“Hush little baby, don’t say a word,
Mama’s gonna buy you a mockingbird…”
Willow crawled as fast as her legs would carry her, the thick diaper locked around her waist making it impossible for her to even toddle. Still, she knew she had to escape this crazed funhouse, before the woman caught her.
“And if that mockingbird won’t sing,
Mama’s gonna buy you a diamond ring…”
She knew she shouldn’t have bought a ticket to this stupid funhouse, tucked almost out of site at the very back of the carnival. But Willow was curious enough to see what it had to offer, so she had payed and stepped on through the door.
“And if that diamond ring turns brass,
Mama’s gonna buy you a looking glass…”
The moment Willow had stepped inside, the nightmare began. Finding herself in a giant nursery with everything adult sized, she had been confused at first. In her confusion, she hadn’t heard the large woman walk up behind her before she had been grabbed by the arm and forcibly pinned down onto the changing table.
“And if that looking glass gets broke,
Mama’s gonna buy you a billy goat…”
With her limbs swiftly locked into restraints, she was helpless to resist as her clothes were cut from her body and she was diapered like some oversized infant. All the while her captor cooed and smiled as she powdered her and taped the diaper snugly closed.
“And if that billy goat won’t pull,
Mama’s gonna buy you a cart and bull…”
The moment the woman undid her restraints, Willow kicked as hard as she could and knocked the woman back, allowing her to roll off the changing table and on to the padded floor. Trying to run proved useless, as she barely toddled three steps before falling to her knees. Still she desperately tried to reach the door and escape this hell.
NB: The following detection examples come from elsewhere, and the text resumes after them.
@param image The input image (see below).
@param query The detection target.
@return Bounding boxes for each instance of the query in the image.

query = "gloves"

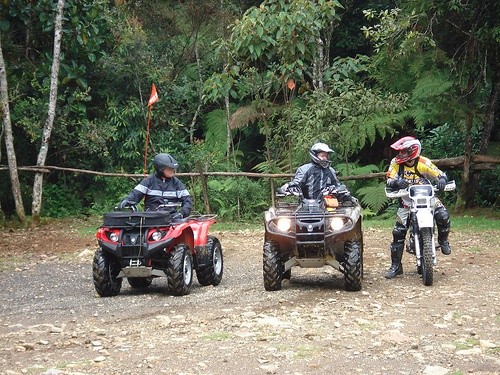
[118,199,137,210]
[287,186,303,197]
[351,196,360,206]
[170,213,183,220]
[437,176,447,190]
[390,178,409,189]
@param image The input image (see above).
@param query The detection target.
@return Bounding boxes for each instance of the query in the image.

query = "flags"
[147,83,159,107]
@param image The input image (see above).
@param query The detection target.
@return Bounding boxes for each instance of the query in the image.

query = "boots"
[437,231,451,255]
[385,242,404,278]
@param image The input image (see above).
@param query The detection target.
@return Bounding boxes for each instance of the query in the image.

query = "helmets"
[309,142,335,168]
[390,136,421,164]
[153,152,180,179]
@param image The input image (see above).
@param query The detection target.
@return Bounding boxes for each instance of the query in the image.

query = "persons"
[119,152,192,219]
[280,143,359,205]
[385,136,451,279]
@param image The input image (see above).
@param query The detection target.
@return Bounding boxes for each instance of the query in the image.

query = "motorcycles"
[384,175,456,287]
[93,197,223,298]
[262,184,365,291]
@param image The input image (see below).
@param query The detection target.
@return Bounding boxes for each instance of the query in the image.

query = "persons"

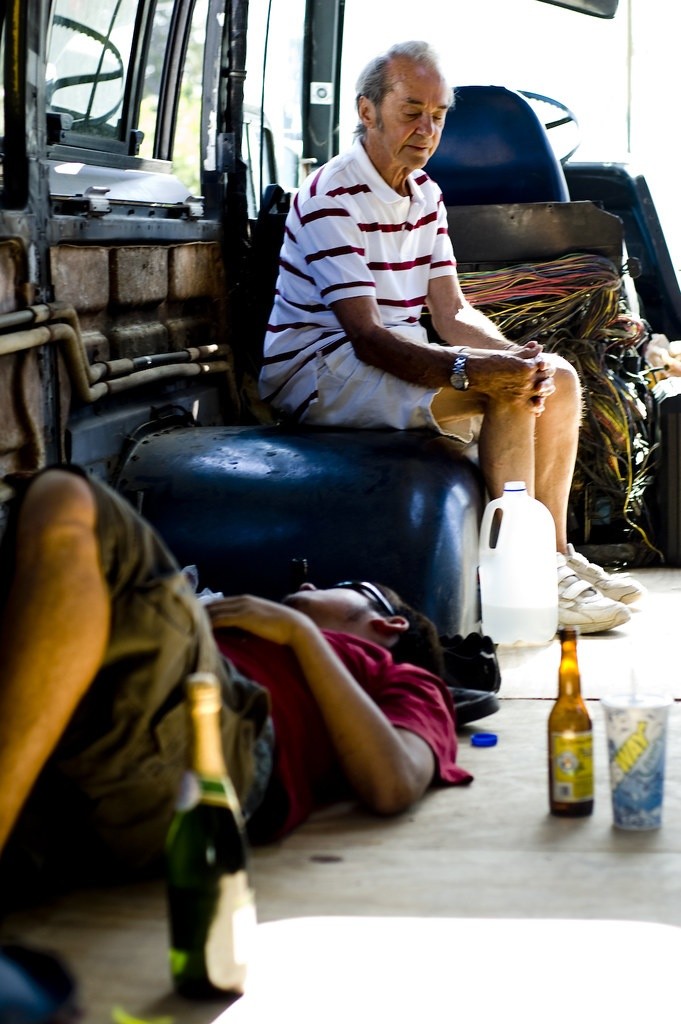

And then the woman had started singing.
“And if that cart and bull turn over,
Mama’s gonna buy you a dog named Rover…”
With each word, Willow felt like her brain was turning to mush, making it harder and harder to think. Even if she had wanted to run, she couldn’t remember how to even walk. Despite this, she finally reached the door, grabbing the doorknob and trying to wrestle it open, even as the knowledge of how to do so vanished from her brain. She grunted, struggling to open the door and flee back into the carnival.
“And if that dog named Rover won’t bark
Mama’s gonna buy you a horse and cart…”
With one final grunt, the back of Willow’s diaper sagged as she helplessly shit herself, the seat of her diaper now stained a muddy brown. He fingers slipped from the doorknob as drool ran down her mouth, her eyes glassy and devoid of intelligence. Her fingers soon found their way into her mouth, gleefully sucking on them.
“And if that horse and cart fall down,
You’ll still be the sweetest little baby in town.”
The very next morning, the carnival had vanished without a trace, almost as if it had never existed in the first place.